#### [Data]
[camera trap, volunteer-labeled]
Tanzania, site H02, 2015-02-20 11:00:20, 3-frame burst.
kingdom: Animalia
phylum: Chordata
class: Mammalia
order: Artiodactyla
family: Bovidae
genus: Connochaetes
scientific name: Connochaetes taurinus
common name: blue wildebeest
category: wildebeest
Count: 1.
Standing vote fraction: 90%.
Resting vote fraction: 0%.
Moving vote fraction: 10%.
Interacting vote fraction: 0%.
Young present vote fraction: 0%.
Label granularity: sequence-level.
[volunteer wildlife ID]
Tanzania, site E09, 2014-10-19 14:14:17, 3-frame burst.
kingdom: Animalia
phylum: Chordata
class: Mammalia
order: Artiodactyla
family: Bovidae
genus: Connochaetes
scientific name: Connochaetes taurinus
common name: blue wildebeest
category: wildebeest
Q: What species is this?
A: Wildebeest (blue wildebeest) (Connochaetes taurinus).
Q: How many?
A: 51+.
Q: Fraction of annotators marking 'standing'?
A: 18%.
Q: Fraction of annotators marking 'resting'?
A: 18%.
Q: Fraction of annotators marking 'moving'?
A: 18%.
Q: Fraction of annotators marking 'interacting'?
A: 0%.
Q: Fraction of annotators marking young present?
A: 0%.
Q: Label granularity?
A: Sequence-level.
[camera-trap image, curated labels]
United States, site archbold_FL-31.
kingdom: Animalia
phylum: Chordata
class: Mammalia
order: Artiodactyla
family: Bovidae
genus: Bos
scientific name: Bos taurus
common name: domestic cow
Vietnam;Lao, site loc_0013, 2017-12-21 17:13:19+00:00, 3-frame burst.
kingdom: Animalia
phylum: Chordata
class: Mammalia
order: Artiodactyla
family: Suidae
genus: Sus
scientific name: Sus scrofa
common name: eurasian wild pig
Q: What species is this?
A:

#### [Task to complete]
Repeat the material above in full so that each line matches the original exactly.

#### [Solved problem]
[camera trap, volunteer-labeled]
Tanzania, site H02, 2015-02-20 11:00:20, 3-frame burst.
kingdom: Animalia
phylum: Chordata
class: Mammalia
order: Artiodactyla
family: Bovidae
genus: Connochaetes
scientific name: Connochaetes taurinus
common name: blue wildebeest
category: wildebeest
Count: 1.
Standing vote fraction: 90%.
Resting vote fraction: 0%.
Moving vote fraction: 10%.
Interacting vote fraction: 0%.
Young present vote fraction: 0%.
Label granularity: sequence-level.
[volunteer wildlife ID]
Tanzania, site E09, 2014-10-19 14:14:17, 3-frame burst.
kingdom: Animalia
phylum: Chordata
class: Mammalia
order: Artiodactyla
family: Bovidae
genus: Connochaetes
scientific name: Connochaetes taurinus
common name: blue wildebeest
category: wildebeest
Q: What species is this?
A: Wildebeest (blue wildebeest) (Connochaetes taurinus).
Q: How many?
A: 51+.
Q: Fraction of annotators marking 'standing'?
A: 18%.
Q: Fraction of annotators marking 'resting'?
A: 18%.
Q: Fraction of annotators marking 'moving'?
A: 18%.
Q: Fraction of annotators marking 'interacting'?
A: 0%.
Q: Fraction of annotators marking young present?
A: 0%.
Q: Label granularity?
A: Sequence-level.
[camera-trap image, curated labels]
United States, site archbold_FL-31.
kingdom: Animalia
phylum: Chordata
class: Mammalia
order: Artiodactyla
family: Bovidae
genus: Bos
scientific name: Bos taurus
common name: domestic cow
Vietnam;Lao, site loc_0013, 2017-12-21 17:13:19+00:00, 3-frame burst.
kingdom: Animalia
phylum: Chordata
class: Mammalia
order: Artiodactyla
family: Suidae
genus: Sus
scientific name: Sus scrofa
common name: eurasian wild pig
Q: What species is this?
A:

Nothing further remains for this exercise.